Action      : Use 'fmadm faulty' to provide a more detailed view of this event.
              Please refer to the associated reference document at
              http://support.oracle.com/msg/FMD-8000-CV for the latest service
              procedures and policies regarding this diagnosis.

COREDIAG Alerts

If an application that is signed by Oracle terminates abnormally, a diagnostic core is saved and an alert is generated. See Configuring Reporting of Diagnostic Core Dumps for options to change this default reporting behavior.

A diagnostic core is smaller than a global core because only the relevant information about the particular application is saved, such as the stack and environment variables. A diagnostic core has two parts: a core file (core.diag) and a core summary file (core.json). These two files are placed in /var/share/diag/uuid, where uuid is the process ID of the application that failed. The /var/share/diag directory is linked to from /var/diag.

The core files are purged periodically by coremond so that only the summary files remain. You can use options of the coreadm command or properties of the coreadm:default service to modify the policy for retaining the files, specify a different location for the files, and modify other configuration.

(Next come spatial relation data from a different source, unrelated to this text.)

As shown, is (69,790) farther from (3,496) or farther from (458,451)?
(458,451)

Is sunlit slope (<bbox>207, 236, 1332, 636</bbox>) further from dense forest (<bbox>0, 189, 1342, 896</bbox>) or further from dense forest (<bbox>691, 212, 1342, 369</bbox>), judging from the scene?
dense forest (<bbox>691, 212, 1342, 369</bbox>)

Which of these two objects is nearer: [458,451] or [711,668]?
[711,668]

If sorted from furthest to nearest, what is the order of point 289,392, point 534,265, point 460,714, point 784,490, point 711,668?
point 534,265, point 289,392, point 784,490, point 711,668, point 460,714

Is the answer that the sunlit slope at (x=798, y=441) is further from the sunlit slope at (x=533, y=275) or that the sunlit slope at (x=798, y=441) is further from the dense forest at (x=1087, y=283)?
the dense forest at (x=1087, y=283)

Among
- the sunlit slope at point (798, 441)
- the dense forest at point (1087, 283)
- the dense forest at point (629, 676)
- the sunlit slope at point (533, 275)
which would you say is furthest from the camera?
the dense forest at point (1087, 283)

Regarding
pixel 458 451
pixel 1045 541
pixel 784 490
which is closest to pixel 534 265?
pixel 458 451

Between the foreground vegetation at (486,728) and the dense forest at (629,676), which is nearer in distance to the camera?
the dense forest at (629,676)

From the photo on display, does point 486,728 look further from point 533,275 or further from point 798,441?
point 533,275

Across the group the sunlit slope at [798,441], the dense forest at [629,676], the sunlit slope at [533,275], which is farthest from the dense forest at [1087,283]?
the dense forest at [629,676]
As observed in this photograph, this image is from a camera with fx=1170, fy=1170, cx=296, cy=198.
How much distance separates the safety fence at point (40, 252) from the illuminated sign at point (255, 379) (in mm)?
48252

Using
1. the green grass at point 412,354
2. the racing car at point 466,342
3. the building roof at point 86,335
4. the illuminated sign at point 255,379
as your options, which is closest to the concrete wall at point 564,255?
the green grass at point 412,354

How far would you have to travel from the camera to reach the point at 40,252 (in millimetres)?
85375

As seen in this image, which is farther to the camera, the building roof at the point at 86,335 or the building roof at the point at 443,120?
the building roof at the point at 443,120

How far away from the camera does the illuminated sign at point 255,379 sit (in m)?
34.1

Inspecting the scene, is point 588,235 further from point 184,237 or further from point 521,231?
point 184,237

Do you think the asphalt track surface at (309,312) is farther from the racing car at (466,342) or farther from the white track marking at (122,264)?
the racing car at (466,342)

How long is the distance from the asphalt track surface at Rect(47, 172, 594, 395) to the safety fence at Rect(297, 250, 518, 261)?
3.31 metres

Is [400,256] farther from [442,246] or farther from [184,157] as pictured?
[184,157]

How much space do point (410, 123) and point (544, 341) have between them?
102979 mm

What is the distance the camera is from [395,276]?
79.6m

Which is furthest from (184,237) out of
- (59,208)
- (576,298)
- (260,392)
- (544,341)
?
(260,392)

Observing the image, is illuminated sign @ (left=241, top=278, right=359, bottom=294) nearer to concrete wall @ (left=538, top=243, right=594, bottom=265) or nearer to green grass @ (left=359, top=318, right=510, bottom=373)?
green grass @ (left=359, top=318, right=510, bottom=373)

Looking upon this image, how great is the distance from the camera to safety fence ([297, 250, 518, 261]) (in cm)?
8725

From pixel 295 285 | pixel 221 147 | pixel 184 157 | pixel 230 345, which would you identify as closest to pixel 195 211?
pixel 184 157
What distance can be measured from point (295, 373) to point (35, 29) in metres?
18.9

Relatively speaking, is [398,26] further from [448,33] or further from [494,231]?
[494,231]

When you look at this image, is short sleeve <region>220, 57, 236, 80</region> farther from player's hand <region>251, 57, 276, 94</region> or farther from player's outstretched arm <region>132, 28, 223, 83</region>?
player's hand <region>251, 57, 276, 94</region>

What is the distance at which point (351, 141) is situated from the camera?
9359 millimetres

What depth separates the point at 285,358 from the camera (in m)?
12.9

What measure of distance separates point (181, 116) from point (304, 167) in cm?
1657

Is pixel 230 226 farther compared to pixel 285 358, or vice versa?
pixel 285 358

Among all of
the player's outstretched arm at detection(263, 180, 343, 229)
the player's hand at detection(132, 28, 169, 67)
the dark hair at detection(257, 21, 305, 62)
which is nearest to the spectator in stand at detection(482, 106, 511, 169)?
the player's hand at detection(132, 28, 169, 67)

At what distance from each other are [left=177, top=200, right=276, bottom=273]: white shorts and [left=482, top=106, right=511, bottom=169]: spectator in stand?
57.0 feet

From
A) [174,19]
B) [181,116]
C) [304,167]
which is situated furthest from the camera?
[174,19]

The /var/share/diag/path-to-binary directory contains links to /var/share/diag/uuid directories for that binary, which makes it easier to associate core files with applications. For example, if /usr/bin/vim terminated abnormally three times, the directory /var/share/diag/usr/bin/vim would contain links to /var/share/diag/uuid-1, /var/share/diag/uuid-2, and /var/share/diag/uuid-3.

The following example is a core diagnostic alert for VirtualBox:

--------------- ------------------------------------  -------------- ---------
TIME            EVENT-ID                              MSG-ID         SEVERITY
--------------- ------------------------------------  -------------- ---------
Nov 04 21:06:16 1c9c8afa-036d-4eb3-a97f-a17298b20fa9  COREDIAG-8000-1V Major

Problem Status            : open
Diag Engine               : software-diagnosis / 0.2
System
    Manufacturer          : unknown
    Name                  : unknown
    Part_Number           : unknown
    Serial_Number         : unknown

System Component
    Manufacturer          : innotek GmbH
    Name                  : VirtualBox
    Part_Number           : 
    Serial_Number         : 0
    Firmware_Manufacturer : innotek GmbH
    Firmware_Version      : (BIOS)VirtualBox
    Firmware_Release      : (BIOS)12.01.2006
    Host_ID               : 008953e5

----------------------------------------
Suspect 1 of 1 :
   Problem class : alert.oracle.solaris.utility.corediag.dump_available
   Certainty   : 100%

   Resource
     FMRI             : "sw:///:path=/usr/lib/picl/picld#:token=0fed5e879996dfc053f62f6736a01cb432f0b7d92f653beef1b587a5e0019483"
     Status           : Active

Description : A diagnostic core file was dumped in
              /var/diag/1de0f8bc-d4f6-416e-843c-efba9f9edb65 for RESOURCE
              /usr/lib/picl/picld whose ASRU is svc:/system/picl:default. The
              ASRU is the Service FMRI for the resource and will be NULL if the
              resource is not part of a service. The following are potential
              bugs.
              stack[1] - 15760557 22191243 22551744 

Response    : The diagnostic core file will be removed and a json format core
              data summary file will be generated in
              /var/diag/1de0f8bc-d4f6-416e-843c-efba9f9edb65.

Impact      : The program may not be working properly.

Action      : Use 'fmadm faulty' to provide a more detailed view of this event.
              Please refer to the associated reference document at
              http://support.oracle.com/msg/COREDIAG-8000-1V for the latest
              service procedures and policies regarding this diagnosis.